After Nancy was moved, my senior resident grabbed the other intern and I, and we decompressed for a little bit. We then started rounds so that they could sign the team over to me, but we all found it very hard to keep from returning to what had gone on for the previous half hour. It was, to say the least, surreal — we had gone from relaxed to 100% adrenaline, and we were all still shaking from the arrest.
About ten minutes into signout rounds, there was a knock on the door to the conference room, and one of the ward nurses came in to tell us that Nancy had just succumbed. She didn’t have any details, though, so we quickly finished up and went down to the ICU. Apparently, within 10 minutes of arriving, Nancy arrested again, and the ICU team began another entire round of resuscitation. A few minutes into the code, however, Nancy had a massive pulmonary bleed, and at that point, it became impossible for her to get enough oxygen to live; within sixty seconds, she died. By the time we got there, the parents had already been brought into the grieving room and told what happened, and the bone marrow transplant team was outside the room, beginning all of the paperwork. I walked into the room, and Nancy was lying in the middle of the bed, as peaceful as I’d ever seen her. The nurses were gently cleaning her up, removing all the catheters and bandaging up her wounds, and for the first time that I had known her, there were no noises of pumps running, no beeps from monitors, no whispers from oxygen masks. There was nothing except the quiet acknowledgement of a life ended by tragedy, but also of pain replaced by peace.

Saved data entries
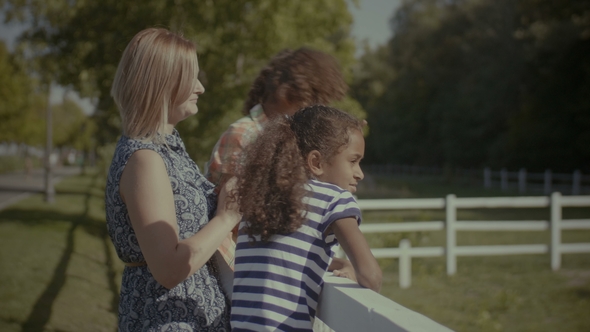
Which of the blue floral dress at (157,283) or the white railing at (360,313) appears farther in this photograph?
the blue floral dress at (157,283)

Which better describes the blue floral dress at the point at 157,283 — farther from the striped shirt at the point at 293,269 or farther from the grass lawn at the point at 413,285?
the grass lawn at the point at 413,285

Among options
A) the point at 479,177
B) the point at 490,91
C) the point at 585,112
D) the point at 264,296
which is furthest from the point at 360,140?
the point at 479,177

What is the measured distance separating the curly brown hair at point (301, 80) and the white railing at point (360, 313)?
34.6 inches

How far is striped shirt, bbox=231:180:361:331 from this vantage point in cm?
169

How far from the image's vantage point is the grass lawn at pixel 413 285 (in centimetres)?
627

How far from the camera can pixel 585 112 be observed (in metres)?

---

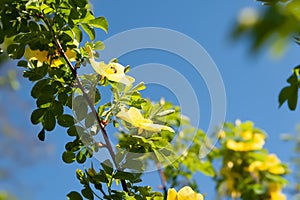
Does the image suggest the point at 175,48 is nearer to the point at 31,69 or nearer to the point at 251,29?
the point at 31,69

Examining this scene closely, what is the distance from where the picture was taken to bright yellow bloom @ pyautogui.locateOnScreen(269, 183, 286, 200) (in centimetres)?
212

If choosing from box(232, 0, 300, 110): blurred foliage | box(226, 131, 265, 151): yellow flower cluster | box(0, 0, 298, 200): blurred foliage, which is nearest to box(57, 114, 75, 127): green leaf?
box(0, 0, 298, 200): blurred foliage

> _WHAT YOU WILL DO_:
(a) In the account of Nancy's death, what happened to her a few minutes into the second code in the ICU?
(b) Pick up the account of Nancy's death after its final sentence and continue it.

> _ANSWERS FOR THIS EXERCISE_:
(a) She had a massive pulmonary bleed.

(b)
Later in the day, when someone asked me how I was doing, it hit me that it was that last moment that I saw her when I realized that I had been coming into work every day for the past month expecting exactly what had happened. Nancy had been sick — far sicker than any of our other patients, and constantly teetering on the brink between able to fight and willing to give up. She had also been miserable, nearly inconsolable, and over the course of taking care of her, I began to realize that there are times when it is appropriate to acknowledge a basic fact of life: death is not always the worst option. Nancy had endured tortures far worse than anything I can imagine, and Sunday morning, she was at the point where the pain and misery had stopped taking breaks. Finally, she banished them forever.